## Study material
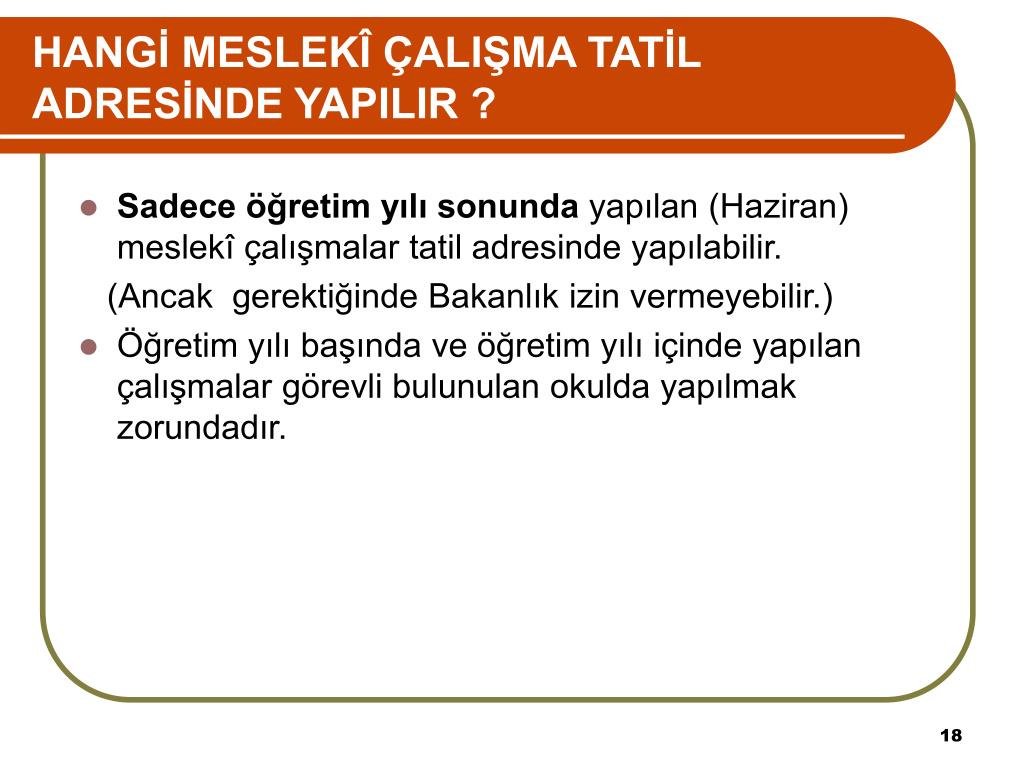 HANGİ MESLEKÎ ÇALIŞMA TATİL ADRESİNDE YAPILIR ?

Sadece öğretim yılı sonunda yapılan (Haziran) meslekî çalışmalar tatil adresinde yapılabilir.
(Ancak gerektiğinde Bakanlık izin vermeyebilir.)

Öğretim yılı başında ve öğretim yılı içinde yapılan çalışmalar görevli bulunulan okulda yapılmak zorundadır.

18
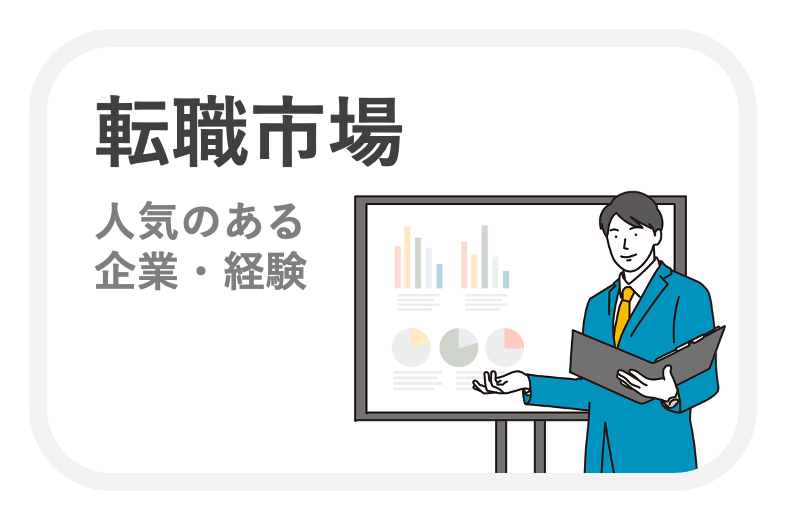 転職市場

人気のある
企業・経験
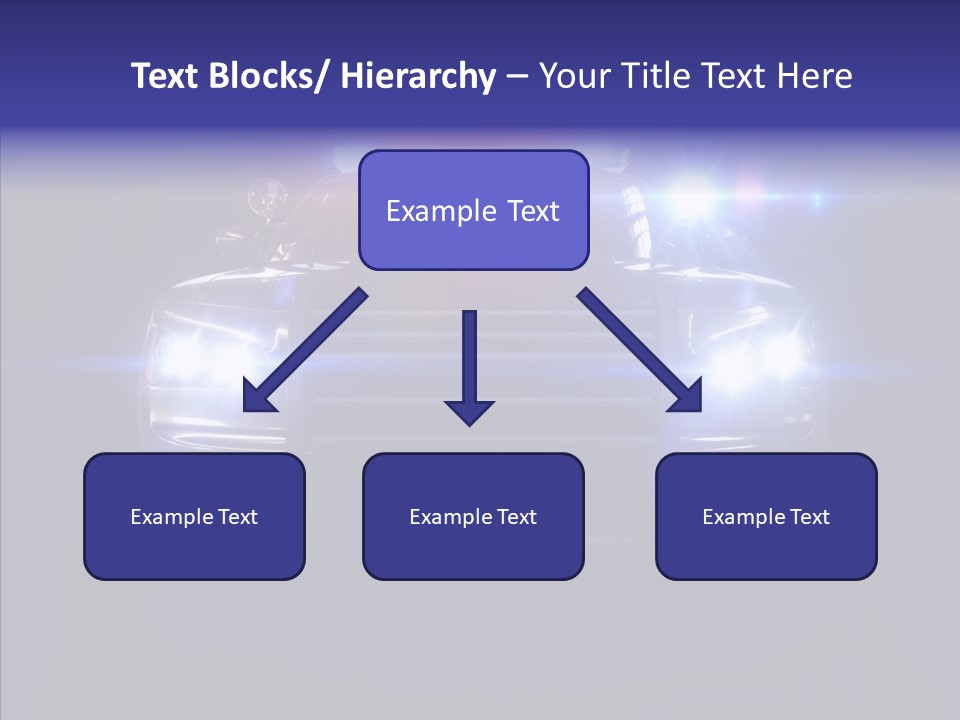 Text Blocks/ Hierarchy – Your Title Text Here

Example Text

Example Text

Example Text

Example Text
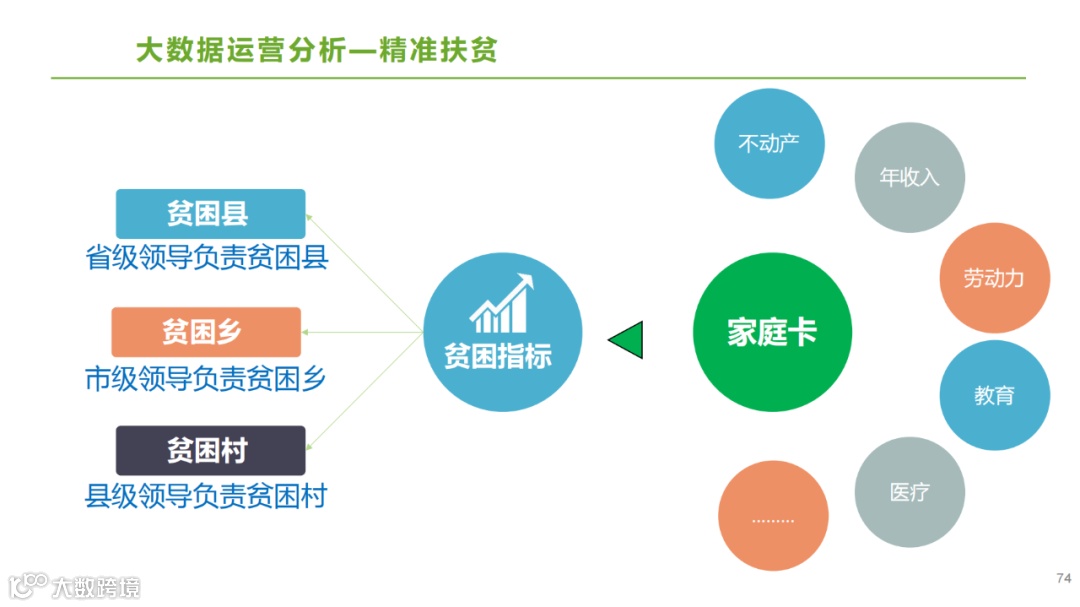 大数据运营分析—精准扶贫

贫困县
省级领导负责贫困县

贫困乡
市级领导负责贫困乡

贫困村
县级领导负责贫困村

贫困指标

家庭卡

不动产

年收入

劳动力

教育

医疗

………

大数跨境

74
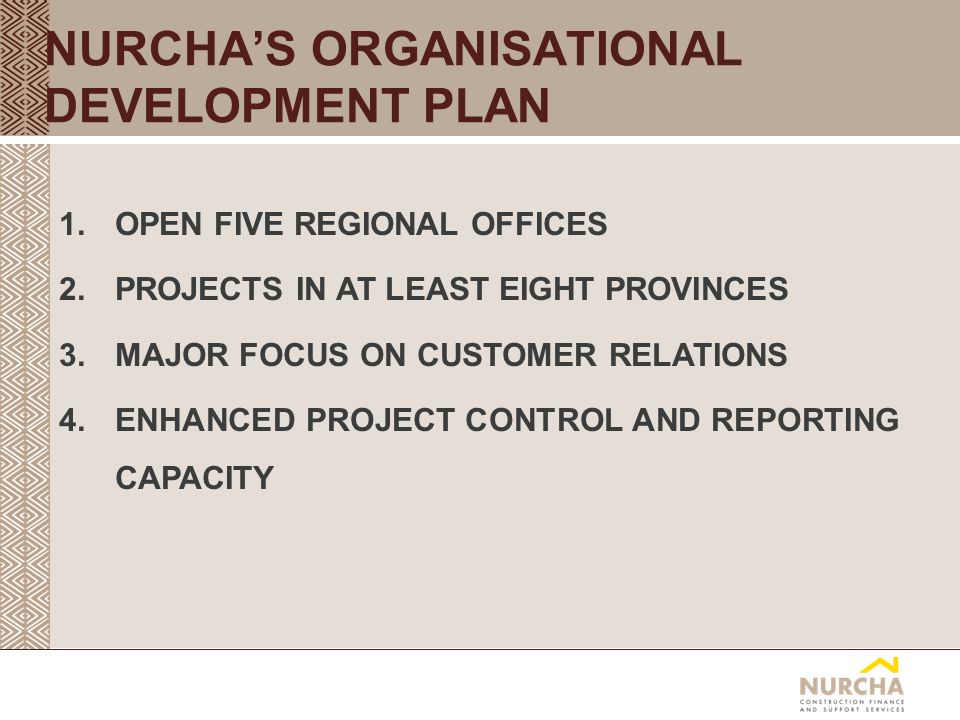 NURCHA'S ORGANISATIONAL DEVELOPMENT PLAN

1. OPEN FIVE REGIONAL OFFICES
2. PROJECTS IN AT LEAST EIGHT PROVINCES
3. MAJOR FOCUS ON CUSTOMER RELATIONS
4. ENHANCED PROJECT CONTROL AND REPORTING CAPACITY

NURCHA
CONSTRUCTION FINANCE AND SUPPORT SERVICES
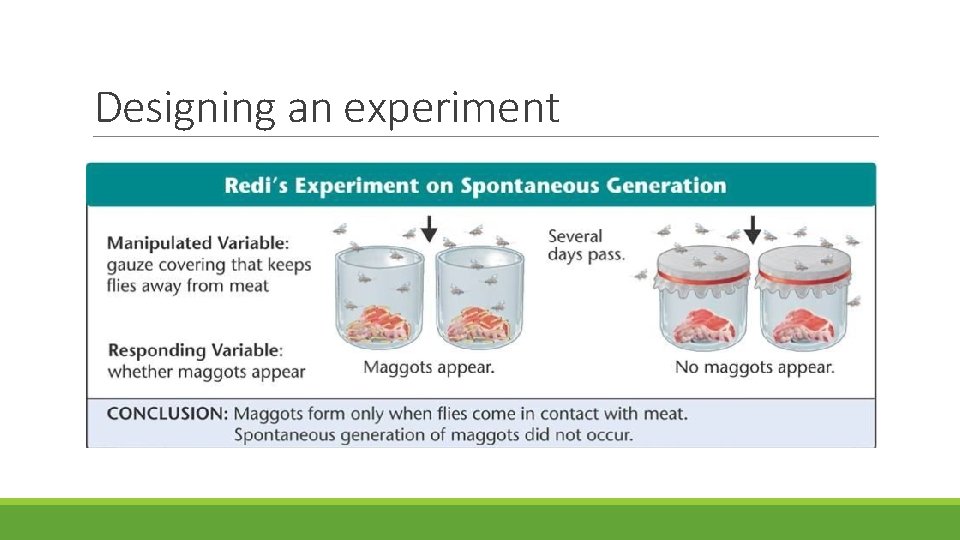 Designing an experiment

Redi's Experiment on Spontaneous Generation

Manipulated Variable: gauze covering that keeps flies away from meat

Responding Variable: whether maggots appear

Several days pass.

Maggots appear.

No maggots appear.

CONCLUSION: Maggots form only when flies come in contact with meat. Spontaneous generation of maggots did not occur.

## The problem
Across the whole listing above, report each line that includes "öğretim".

## Answer below
Sadece öğretim yılı sonunda yapılan (Haziran) meslekî çalışmalar tatil adresinde yapılabilir.
Öğretim yılı başında ve öğretim yılı içinde yapılan çalışmalar görevli bulunulan okulda yapılmak zorundadır.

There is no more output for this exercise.